Wall of Hair: Phil Spector vor Gericht.

Foto: Viennale

Dieses Thema derart zu vergeigen, ist eine auch Kunst. Der US-Dokumentarfilmer Vikram Jayanti nähert sich in The Agony and the Ecstasy of Phil Spector einem Unberührbaren der Popmusik - und wirft sich vor ihm in den Staub. Aber dort entstanden selten gute Filme.

Phil Spector verpackte in den 1960er-Jahren mit Stücken wie Be My Baby, To Know Him Is To Love Him, oder You've Lost That Loving Feeling Teenagergefühle in packende, massentaugliche Minidramen.

Er galt als exzentrischer Studiotüftler, dessen üppige Produktionskunst als Wall of Sound Eingang in die Musikgeschichte fand. Spector, Jahrgang 1940, produzierte The Ronettes, die Beatles, Ike and Tina Turner, die Ramones, Leonard Cohen und andere. Viele erzählten Geschichten, in denen Spector sie im Studio mit Waffen bedrohte.

◆ Datenblock:
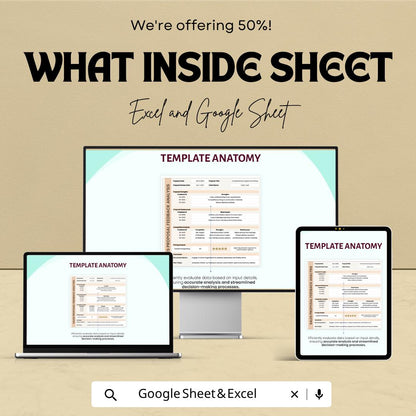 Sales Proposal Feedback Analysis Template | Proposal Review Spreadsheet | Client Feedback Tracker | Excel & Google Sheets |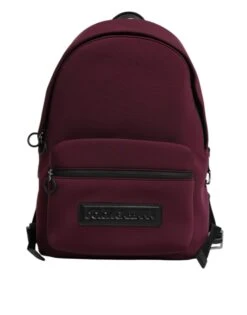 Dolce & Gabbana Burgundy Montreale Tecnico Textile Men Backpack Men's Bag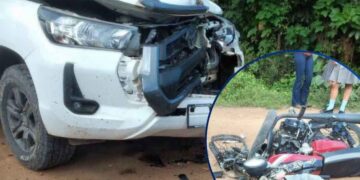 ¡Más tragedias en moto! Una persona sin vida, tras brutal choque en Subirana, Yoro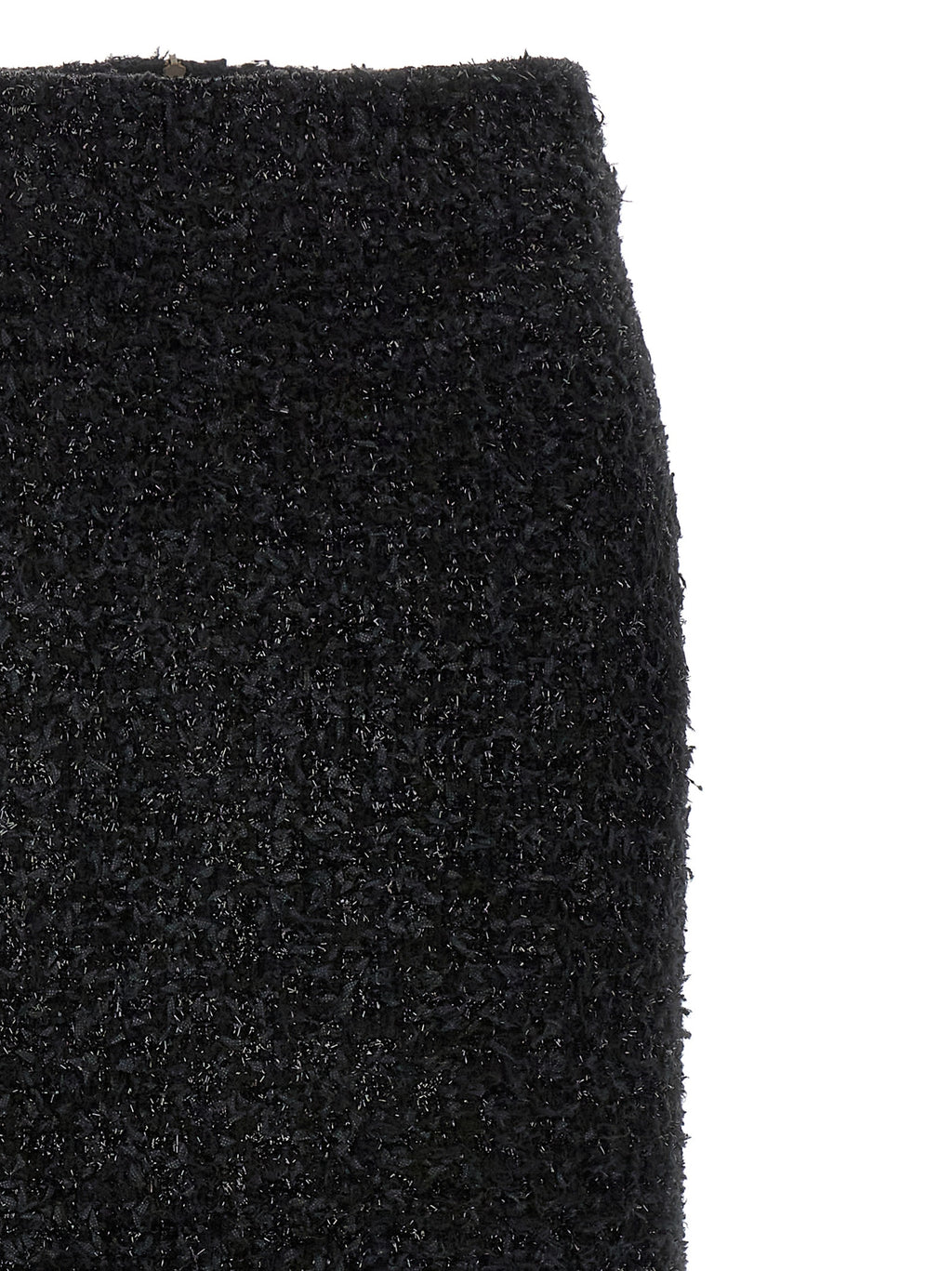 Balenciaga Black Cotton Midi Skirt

◆ Aufgabenstellung:
**A)** Nenne das Geburtsjahr von Phil Spector, wie es im Text über ihn angegeben ist.
**B)** Fahre mit dem Text über Phil Spector fort und schreibe ihn im Anschluss an seinen letzten Satz weiter.

◆ Lösungen:
**A)** Phil Spector wurde 1940 geboren.

**B)**
2003 soll er der Schauspielerin Lana Clarkson in den Mund geschossen haben. In einem ersten Prozess gelang keine Urteilsfindung, 2009 wurde er zu 19 Jahren Haft verurteilt. Spector bestreitet den Mord.

Jayanti sprach mit dem Produzenten während der Zeit seines ersten Prozesses. Dieser musste als Thema ausgespart bleiben. So verkommt das Interview zu einem Anekdotenstadl, die seinem Ruf als größenwahnsinniger Selbstüberschätzer durchaus genügen. Natürlich besitzen diese Gschichtln Charme und interessieren die einschlägige Neigungsgruppe. Schließlich plaudert da einer der ganz Großen über seine Arbeit und erzählt, dass er sich als Produzent immer als Schöpfer und nicht als Interpret der Kunst anderer verstand.

Kaffeekränzchen

Dieser Kaffeekränzchenatmosphäre, die sich keine Stimmen von außen erlaubt und mit Tunnelblick den Meister hündisch begeistert ins Bild rückt, setzt Jayanti Bilder aus dem Gerichtssaal entgegen. Diese sind weder kritisch noch besonders informativ. Forensiker-Blabla und tendenziell die Sicht der Verteidigung untermauernde Zeugenaussagen und Bilder.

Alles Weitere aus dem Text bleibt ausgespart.